[Consignes]
**A.** Recopiez mot pour mot un passage de l'extrait sur les sanctions pétrolières : commencez aux mots "Le prix du pétrole" et arrêtez-vous après "Kiev et Moscou.".
**B.** Rédigez la suite de l'extrait sur les sanctions pétrolières en partant de sa dernière phrase.

[Extrait choisi]

Cependant, le Venezuela hésite à répondre aux vœux des États-Unis et impose ses conditions. Les demandes les plus importantes sont la levée de toutes les sanctions, la reconnaissance de la souveraineté vénézuélienne et le retour à la normale des relations avant toute autre démarche. Ce qui est loin de vouloir dire que Caracas va sauver les États-Unis, répondre à ses besoins en pétrole et tourner le dos à la Russie, avec laquelle elle a des accords économiques et de sécurité bien établis à long terme.
Les États-Unis se sont aussi tournés vers l’Iran en voulant accélérer la conclusion de l’accord sur nucléaire. Mais la démarche s’est heurtée au mur russe, qui a demandé un consentement écrit à la poursuite de la coopération militaro-économique entre Moscou et Téhéran. C’est un indice de la réponse de l’Iran à la Russie en ne permettant pas aux États-Unis de dépendre du pétrole iranien plutôt que russe. Le Venezuela et l’Iran donneraient-ils une bouée de sauvetage à l’administration américaine, qui impose des sanctions à leurs deux peuples depuis de nombreuses années, alors que la Russie les a aidés avec ses capacités?
Le prix du pétrole en mars 2020 était d’environ 16 dollars le baril. Il a atteint le mur des 140 dollars ces derniers jours, et demain, le prix va augmenter suite aux sanctions pétrolières américaines. Moscou compensera les sanctions américaines sur les importations de pétrole avec l’augmentation du prix du pétrole dans le monde. Les sanctions pétrolières américaines n’arrêteront certainement pas la guerre en Ukraine, ce que ferait un accord de neutralité entre Kiev et Moscou.

[Données affichées]
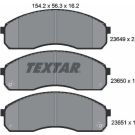 Bremsbelagsatz Kia P. Carnival 99-/Pregio 02-/K2700 2364901
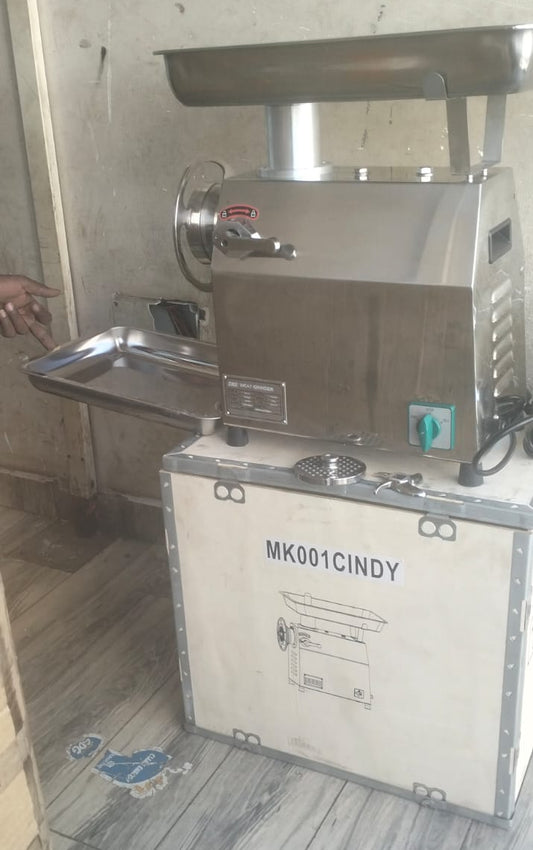 M22 & M32 Commercial Meat Mincer – Heavy Duty Stainless Steel | With Reverse Function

[Réponses attendues]
**A.**
Le prix du pétrole en mars 2020 était d’environ 16 dollars le baril. Il a atteint le mur des 140 dollars ces derniers jours, et demain, le prix va augmenter suite aux sanctions pétrolières américaines. Moscou compensera les sanctions américaines sur les importations de pétrole avec l’augmentation du prix du pétrole dans le monde. Les sanctions pétrolières américaines n’arrêteront certainement pas la guerre en Ukraine, ce que ferait un accord de neutralité entre Kiev et Moscou.

**B.**
L’Iran et le Venezuela ne vendront certainement pas leurs excédents et leurs réserves de pétrole pour faire baisser leur prix et aider les États-Unis à atteindre leurs objectifs, alors qu’ils peuvent vendre très peu de pétrole à un prix très élevé et mettre Biden dans l’embarras tout en soutenant la Russie. Les affaires et la politique ne convergent pas toujours, mais le temps nous dira comment les États-Unis parviendront à ramener le prix du pétrole à son prix moyen.
Comme pour les autres sanctions occidentales, il existe plusieurs problèmes dont l’Occident n’est peut-être pas préparé aux conséquences en se précipitant vers une guerre économique contre la Russie. Le prix du nickel a enregistré sa plus forte hausse en une journée, soit environ 60 %, en raison des inquiétudes du marché concernant la pénurie d’approvisionnement en provenance de la Russie, troisième producteur mondial de ce métal utilisé dans les technologies et les piles. Le prix de l’acier a suivi en raison des inquiétudes suscitées en Europe par la longévité de la guerre en Ukraine.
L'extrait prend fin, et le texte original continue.